The next 6 values may contain values extrated in previous draws.In fact it should simulate multiple "Lotto 6-49" samples (as in UK & Germany) random values
 Sorry for the error using the sample <1> instead of <6>Thanks for a response.



Hypergeometric distribution describes the probability of k successes in s draws. In other words, with hypergeometric RNG you would get the number of successes, not the actual indices of lucky lottery balls. 

At first glance, the approach below might work for your simulation - I assume it is not the only one.

1. Define (at random or in deterministic way) which 6 among 49 marbles are lucky.

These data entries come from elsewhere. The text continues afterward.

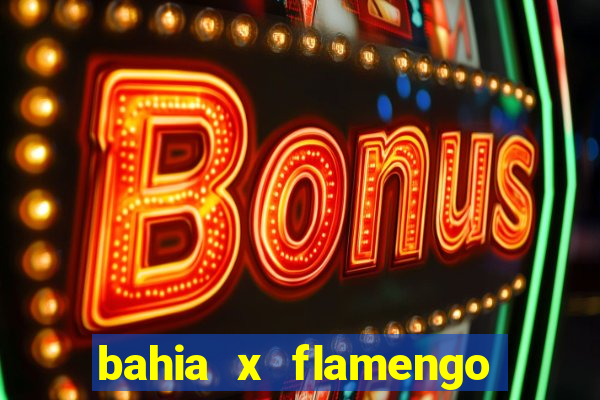 bahia x flamengo ao vivo hd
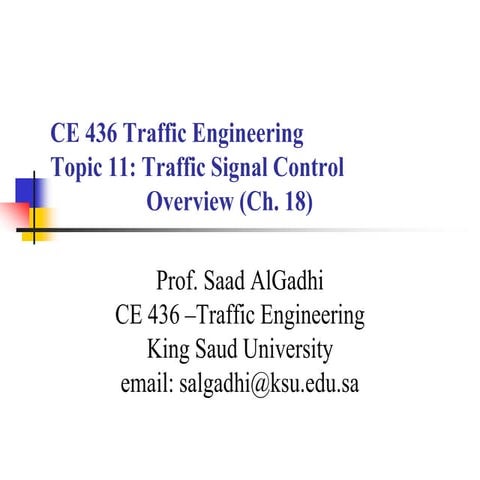 11 Traffic Signal Control Overview (Traffic Engineering هندسة المرور & Prof. ...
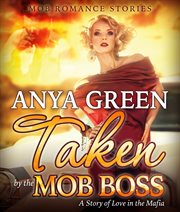 Taken by the mob boss. A Story of Love in the Mafia cover image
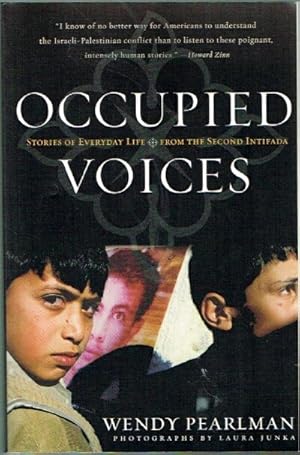 Bild des Verkufers fr Occupied Voices: Stories of Everyday Life from the Second Intifada zum Verkauf von Round Table Books, LLC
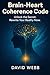 Brain-Heart Coherence Code: How to Reprogram Your Mind and Transform Your Life. Unlock the Secret Code. Rewrite Your Reality Now.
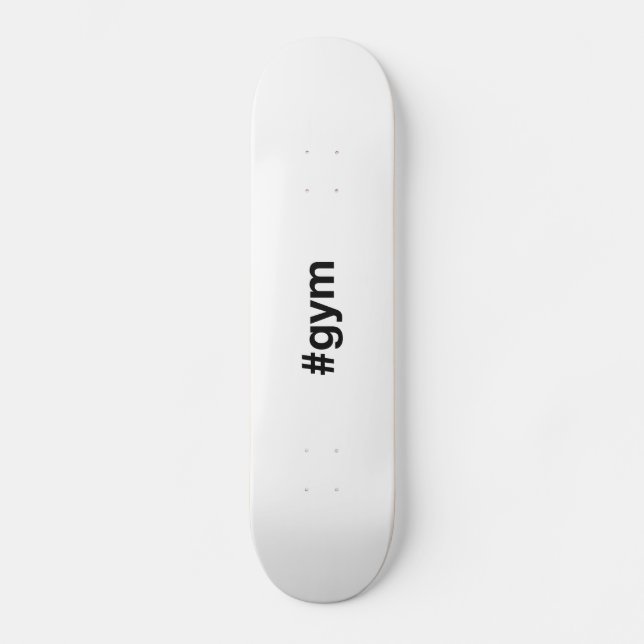 GYM Hashtag Skateboard (Vorderseite)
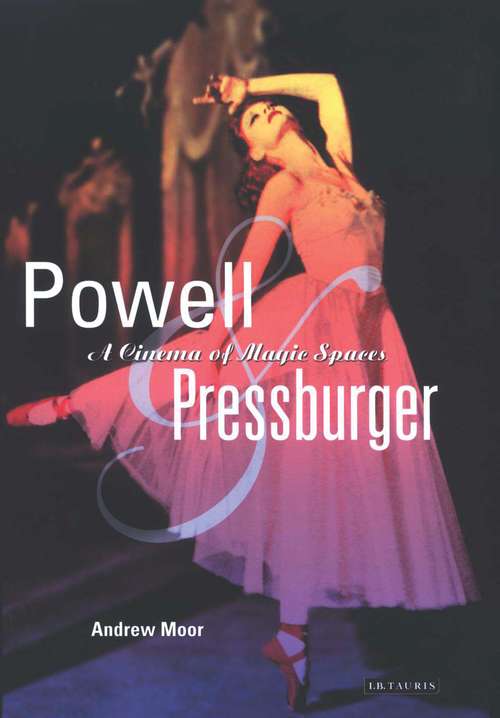 Book cover of Powell and Pressburger: A Cinema of Magic Spaces (Cinema and Society)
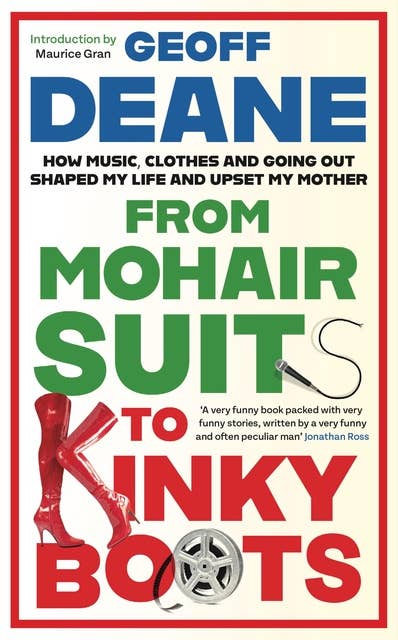 From Mohair Suits to Kinky Boots: How Music, Clothes and Going Out Shaped My Life and Upset My Mother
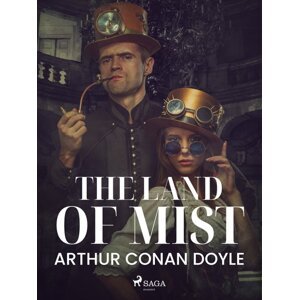 The Land of Mist -  Arthur Conan Doyle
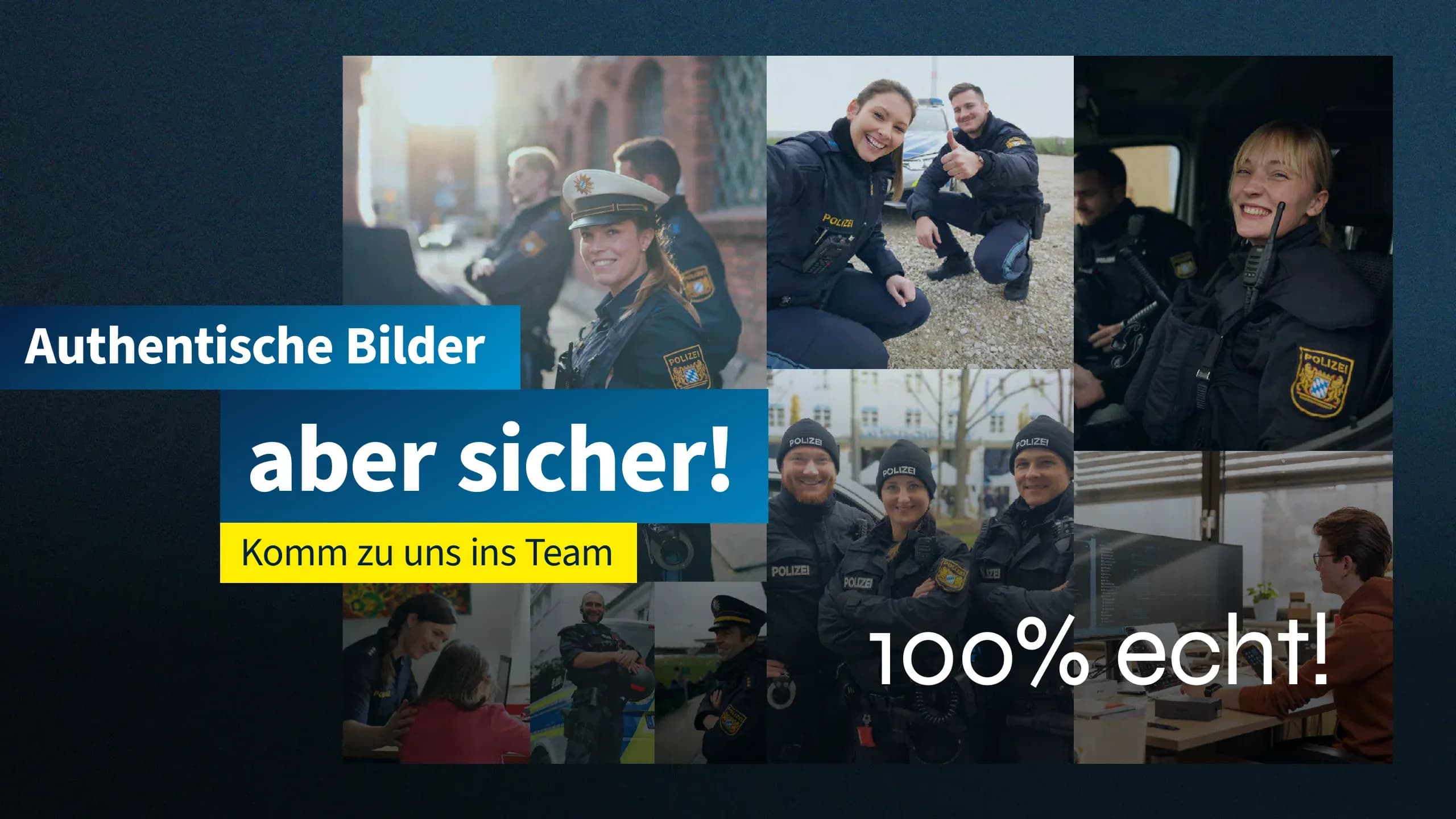 „Authentische Bilder, aber sicher!“: Collage aus Fotos von Polizistinnen und Polizisten im Dienst, dazu „100 % echt!“.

2.  Simulate random extraction of 6 marbles from a lot of 49 marbles, unique integer numbers w/o replacement using the function UniformBits and, say, MT19937 BRNG as described in the pseudo-code below:

   a. Generate first number:

        viRngUniformBits( method, stream, 1, &r );

         ball[1] = ( r % 49 )  +  1;

   b. Generate the rest numbers by making sure that the numbers are unique

      for j = 2...6 {

      is_unique = false;

       while ( is_unique != true ) {

         viRngUniformBits( method, stream, 1, &r );

         ball_idx = ( r % 49 )  +  1;

         is_unique = isIdxUnique( ball_idx, j, ball ); // the function that checks that balls_idx differs from the previous indices


     ball = ball_idx;


3. It makes sense to confirm that number of successes in the those samples follows hypergeometric distribution (I did not do this but assume it does)

4. The scheme above just gives the idea about the approach and is not optimal from perspective of performance. It admits optimization when, for example, you do multiple drawings of size 6.

Another approach might rely on use of Hypergeometric RNG. The generator returns number k of lucky marbles. So, you would need to choose any combination of k from the predefined 6 lucky marrbles, and s-k - from the rest using the scheme above or similar.